I created a moving average of the form:
$$V_{i+1} = S\alpha + V_i(1-\alpha)$$
where:
- $S$ is the side for the individual share, so -1 (sell) or 1 (buy).
- $V$ is my variable estimating the balance of the flow (what we want).
- $\alpha$ is the decay rate
- $i$ is the $i$'th share
The problem:
If I get an order of a million shares, I have to evaluate this formula recursively one million times.
What shortcut or reasonable approximation can I make, so I can apply each order in one step, rather than having to loop over every individual share?
I'd do something along those lines:
First of all you can solve your recurrence in closed form. $$ V_{i+1} = \alpha S + (1 - \alpha)V_i = \alpha \left(1 + (1 - \alpha) \right)S + (1-\alpha)^2V_{i-1} = \alpha \left(1 + (1 - \alpha) + (1 - \alpha)^2 \right)S + (1-\alpha)^3V_{i-2} = ... = \alpha \left(\sum_{j=0}^{k} (1 - \alpha)^j \right)S + (1-\alpha)^{k+1}V_{i-k} = \alpha \left( \frac{1 - (1-\alpha)^{k+1}}{\alpha}\right)S + (1-\alpha)^{k+1}V_{i-k} = S + (1-\alpha)^{k+1}(V_{i-k}-S) $$ for $k=i$ we have
$$ V_{i+1} = S + (1-\alpha)^{i+1}(V_0 -S) $$
Rewriting this in terms of $i$ instead $i+1$ we have
$$ V_i = S + (1-\alpha)^i (V_0 - S) $$
therefore your problem is characterized by $(1-\alpha)^i$, if you can compute this efficiently with a further multiplication and a couple of sums you're done.

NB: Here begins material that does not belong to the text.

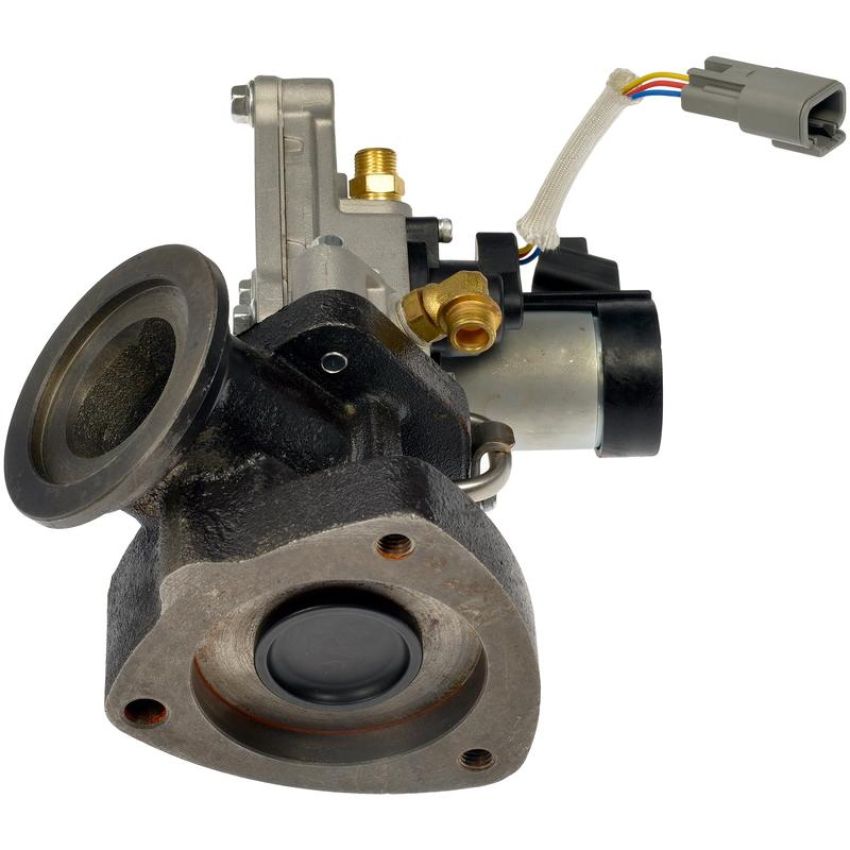DORMAN 904-5098 Heavy Duty Exhaust Gas Recirculation Valve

Observe that (assuming $i$ even)
$$ (1-\alpha)^i = (1-\alpha)^{i/2}(1-\alpha)^{i/2} $$
The time complexity of that recurrence is $$ T(i) = 1 + T(i/2) $$
which has solution $T(i) = O(\log i)$, if you then have $i = 10^6$ you should get the computation done with $T(10^6) \approx 6 log 10$ iterations.